Fruto do jurista Dr. José Maria Peixoto Miranda, especialista na área legislativa, revisor da Constituição mineira de 1988, o estudo encomendado por um grupo de funcionário da estatal liderado por Andréa Thereza Pádua Faria, foi apresentado ao Deputado Sávio Souza Cruz, na forma de emenda ao Projeto de Lei N° 2.884, de 25 de junho de 2021, que institui as Unidades Regionais de Saneamento Básico do Estado de Minas Gerais.

Busca-se resguardar os funcionários da Copasa, diante da nova realidade criada pelo Marco do Saneamento, já aprovado a nível federal e em tramitação na Assembleia Legislativa de Minas Gerais. São funcionários em todo o Estado, qualificados para função, que exerceram seus cargos, em média por 30 anos na empresa, que se encontram diante de uma nova realidade.

Entrevistado pelo Novojornal o jurista afirmou; “a emenda não visa conceder privilégios para os funcionários, e sim dotar a Lei nº 2.884. de algo que faltava. Na verdade, quem ganha com a aprovação desta emenda é o setor de saneamento, que dentro da nova lógica poderá absolver profissionais altamente qualificados”.
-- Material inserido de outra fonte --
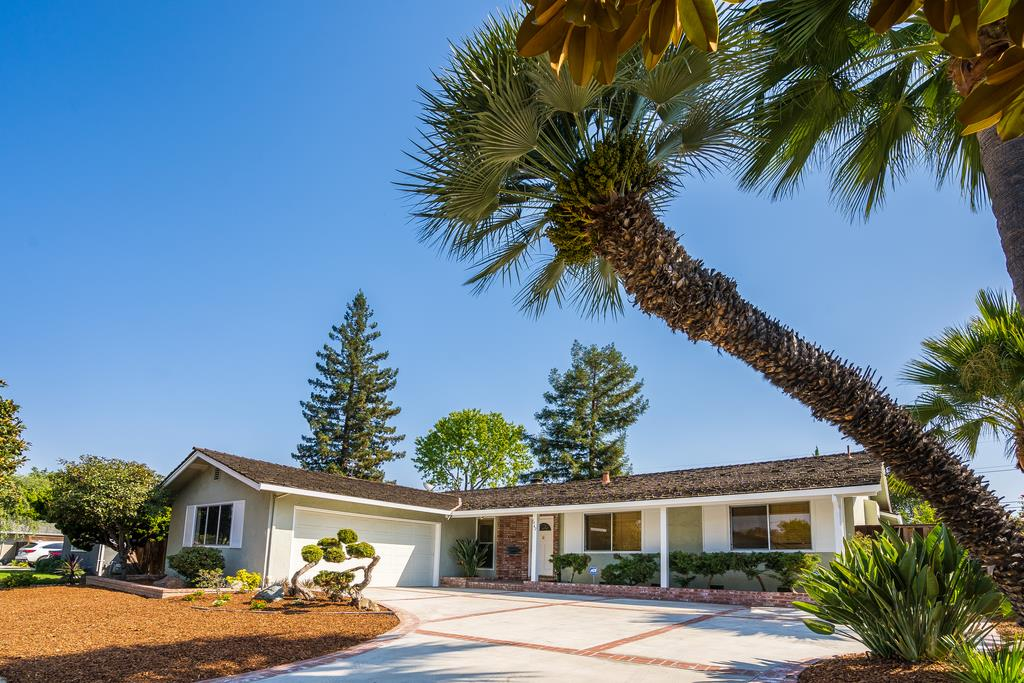 Detail Gallery Image 1 of 1 For 1462 Hollenbeck Ave, Sunnyvale,  CA 94087 - 4 Beds | 2 Baths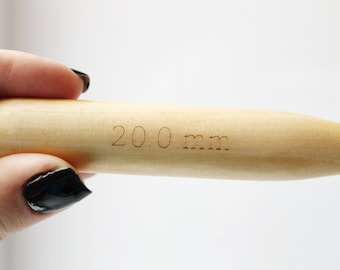 20 mm Bamboo Knitting Needles for thick chunky yarn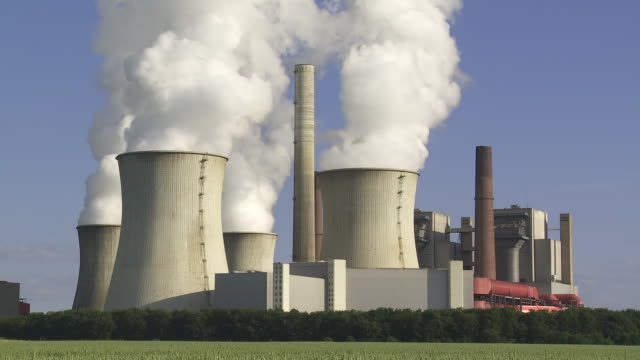 Coal Power Plant with Steaming Cooling Towers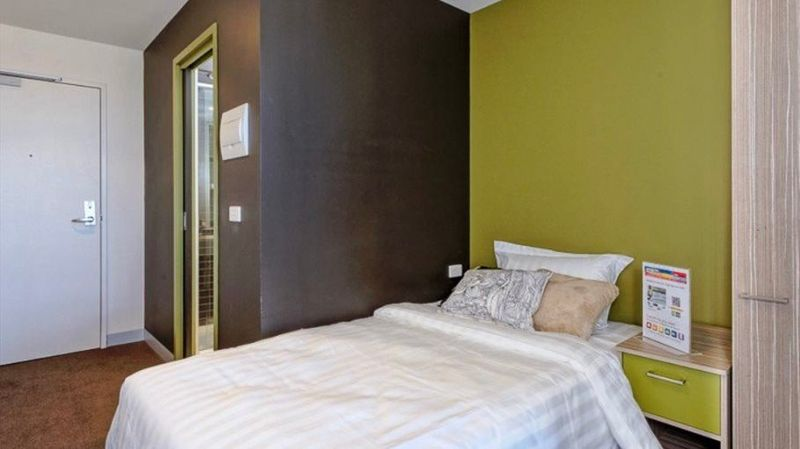 Unilodge Vivida-Melbourne-Bedroom-Unilodgers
“Tudo sem qualquer ônus para os consumidores, as novas empresas que entraram no setor e para Copasa, pois o BNDES, ciente da nova realidade que passaria a vigorar com o novo Marco do Saneamento, disponibilizou linhas de créditos neste sentido”. Concluiu

Entrevistada pelo Novojornal, Andrea Tereza disse que no momento busca-se uma forma de estender o previsto na emenda aos funcionários que em enorme desvantagem, aderiram ao último PDVI oferecido pela Copasa.

Segundo a assessoria do deputado Sávio Souza Cruz, o parlamentar nos últimos tempos não pôde dedicar maior atenção a essa pauta uma vez que esteve ocupado na relatoria dos trabalhos da Comissão Parlamentar de Inquérito da Cemig, que já encerrou.